In the ‘20s, Detroit was the place to be. Jobs were plentiful, and access to cheap then-illegal booze was just a stone’s throw away in Ontario, creating a hotspot for arts, nightlife, and organized crime in the Motor City. While there were both honest and less-than-honest ways to make a living in Detroit, before 1927, the only way to conduct business with Windsor, Ontario or vice versa year-round was by boat (though bootleggers famously would drive across the frozen solid Detroit River in the winter in order to pick up illegal hooch. Now smugglers use submarines.)

It was a particular pain because large Great Lakes freighters were constantly heading up and down the river to access points along the Great Lakes while smaller boats ferried goods and people across the river leading to monumental traffic jams. The smaller ferries were also ineffective at carrying large loads, meaning a single train car might require multiple trips to unload into the neighboring country, leading to rail jams as well. Various private companies and governmental bodies tried to come up with a plan to build a bridge across the river but the cost and the protests of ship captains eager to keep their lucrative gigs kept the plans from ever really getting off the ground, according to The Ambassador Bridge: A Monument to Progress.

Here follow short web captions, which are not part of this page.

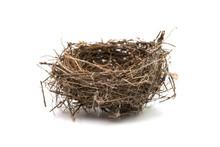 Bird's Nest Isolated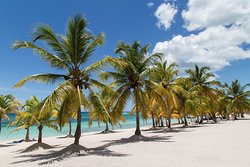 Coconut palm trees, Isla Saona.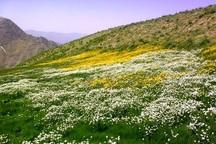 اختلاف 10 ساله مردم 2 روستای مهاباد ختم به خیر شد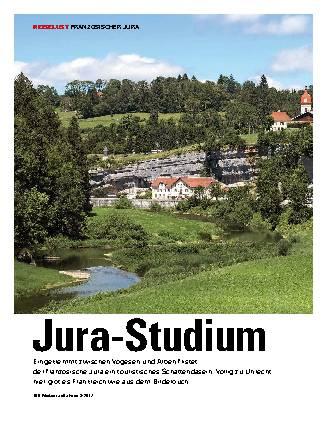 Jura-Studium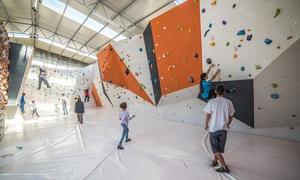 Monkey Island Roma: Lezione o corso di arrampicata per adulti, ragazzi e bambini da Monkey Island Roma (sconto fino a 89%)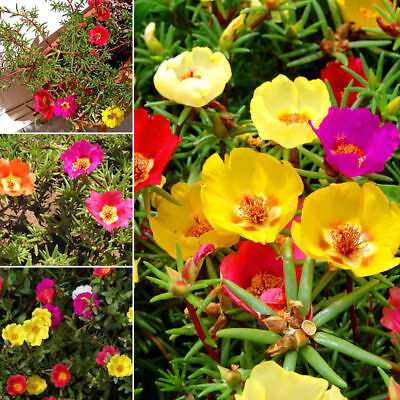200PCS Moss Rose MIX Portulaca Grandiflora Fresh Seed Flower Alpine Garden Decor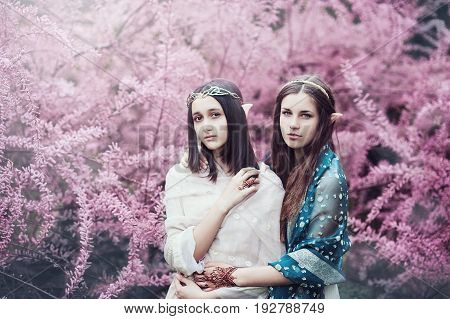 fairy tale girls. Portrai of mystic elven sisters. Cosplay character.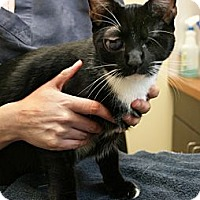 Adopt A Pet :: Oscar - Secaucus, NJ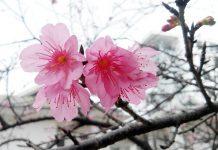 Hình ảnh mùa hoa anh đào Nhật Bản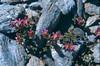 Sax.biflora 1 Col de I'Izeran 2800mtr Vanoise Fr.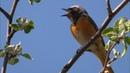 Обыкновенная горихвостка поёт ранним утром [Phoenicurus phoenicurus]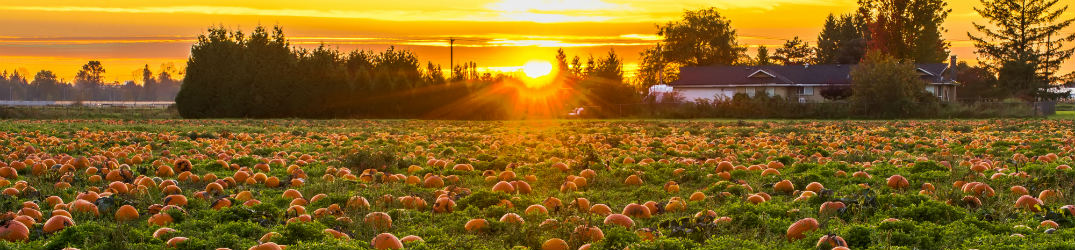 the sun rising over a pumpkin patch and distant farm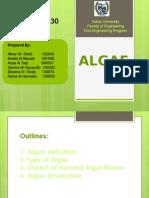algea presentation06-12-2014.pptx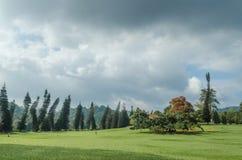 Kunglig botanisk trädgård Peradeniya Arkivfoto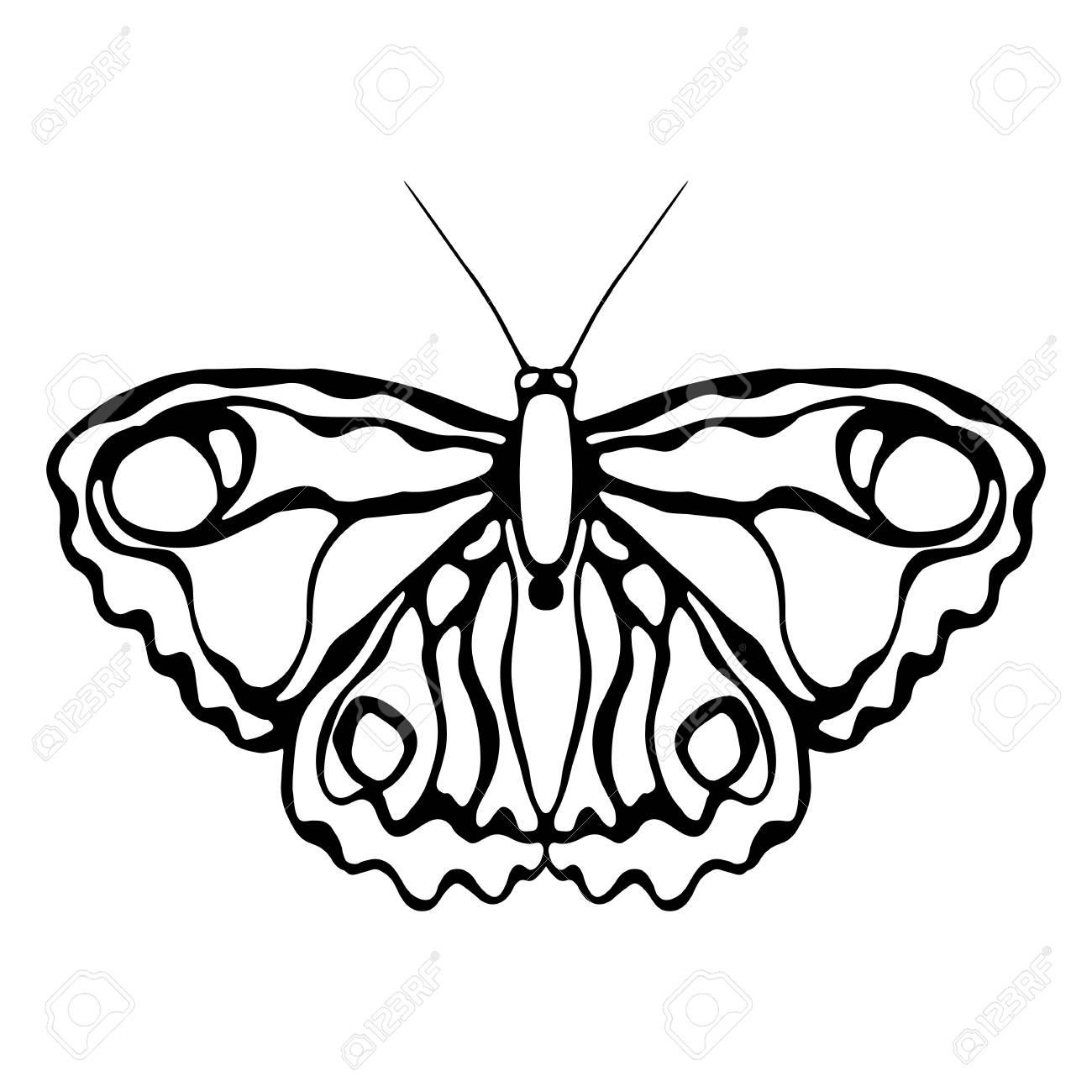 Mariposas Aisladas Sobre Fondo Blanco Diseño De Mariposa Objetos Para Colorear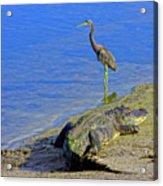 Alligator And Blue Heron Acrylic Print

As Henry Ford said about the project, which he financially backed “The only way things can be done today, is by private business.” Indeed, cities in Michigan had allowed auto companies to build bridges over streets for years, and the Ambassador Bridge was seen as merely an extension of that process by business leaders. In the mid-1920s, New York businessman John W. Austin approached Detroit financier Joesph Bower about reviving one of the previously failed attempts to build a bridge. The Detroit Historical Society has a very succinct rundown of the effort:

Several bridge proposals failed due to claims that it would be a navigation hazard, be too expensive, or that there would be restrictions on its use. In the mid-1920s, John W. Austin approached Detroit financier Joseph A. Bower with a feasible bridge plan. Bower came up with the necessary funding of $23.5 million, yet the plan was temporarily thwarted by Detroit Mayor John Smith, who opposed a privately-owned bridge. Detroiters voted overwhelmingly in favor of the bridge construction in a referendum on June 28, 1927.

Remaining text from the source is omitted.